The customer was redirected to login screen because of expired session
The customer tried to login again, but no matter what he does the error is always what I showed above.
The customer tried to clear cache, using different browser, the problem persist.
At the same time, one other customer attempts to login and succeeded.
Now after the other customer is logged in, the reporting customer says he is able to login.

There are other situations similar to above.

Any help will be appreciated!

hackerman · November 9, 2020, 11:17am

Hm without a reproducible test case it will be very hard to debug this. We need at least some headers, the request URLs, config, set up, and so on. Otherwise we would be doing fortune telling

zhming0 · November 9, 2020, 11:35am

Yeah, I totally understand and I appreciate you spend time reading this already .

In terms of more tech detail:

My initial message contains the minimal procedures that can trigger that error when the issue is happening.
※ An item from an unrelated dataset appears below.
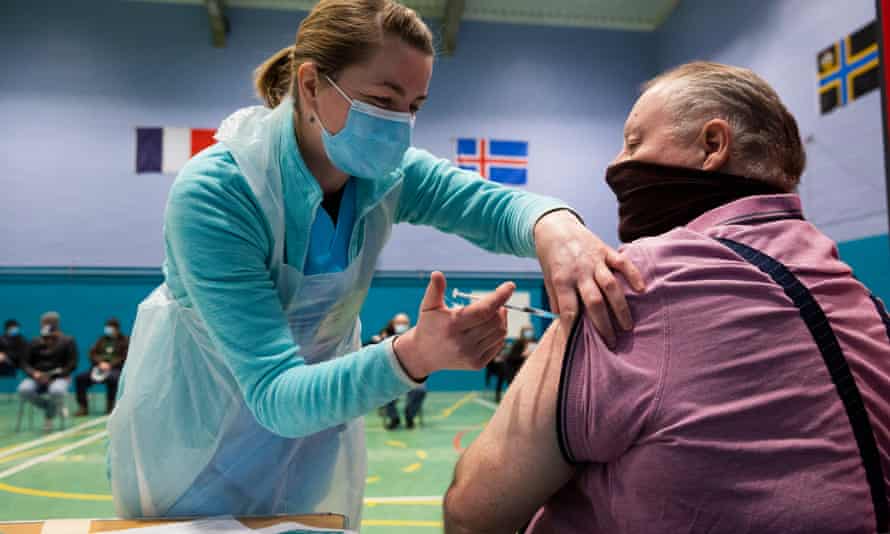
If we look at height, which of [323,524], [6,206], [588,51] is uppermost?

The log message is the only information Kratos spit out regarding this, as you can see, it’s very different from normal CSRF mismatching error log.
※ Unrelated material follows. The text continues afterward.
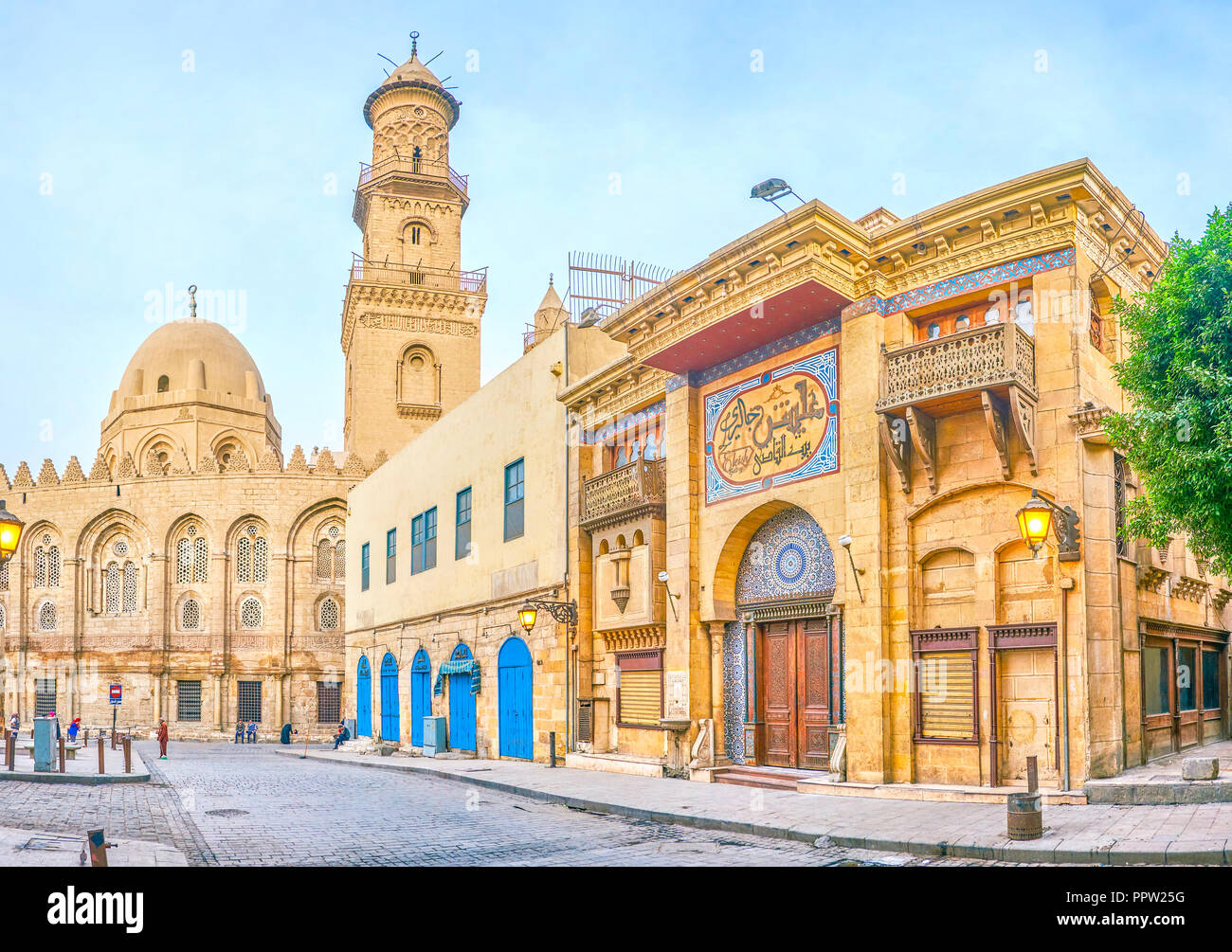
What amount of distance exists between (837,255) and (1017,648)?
5279 millimetres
Maybe, can I ask this question from a different perspective?

I understand that normally when a user complete a login flow, if CSRF mismatches, Kratos will return validation error as opposed to redirecting user to the new error flow (introduced in recent releases).

My question is: under what case, would a CSRF issue trigger error flow above instead of simple validation error?

hackerman · November 10, 2020, 10:08am

Your code example in your original post fails because you are not including any cookies in the HTTP request.

zhming0 · November 11, 2020, 10:38am

you are right. My example wasn’t correct. I didn’t realize Kratos needs both form CSRF token and cookie CSRF token.

I started to understand the whole situation on my site, here is what happened. In a browser:

A customer opens a the login page, initialized the Kratos login flow but doesn’t not login.
The customer didn’t do any action within the CSRF Cookie expiry duration. (Or the cookie was removed)
Now the customer tries to login, he will see the error flow.
He clicked browser back button, ended up in /login?flow=xxxx (the previous flow id again) page and tried to login again. This is when he saw the error flow again and was convinced our site is broken.

In this situation, is it the best practice for me to handle the error flow proactively by redirecting user to /login so user can initialize a new login flow and obtaining a new CSRF token?

hackerman · November 11, 2020, 11:28am

Hm, I was under the impression that CSRF failures should automagically initialize a new login/registration/… flow, but that might not actually be the case. Could you please create an issue if that is really the case? To test it, just initialize a login flow in a browser window, then copy the URL to a new incognito tab and submit it. You should end up at a new login flow but if not that means there is a bug!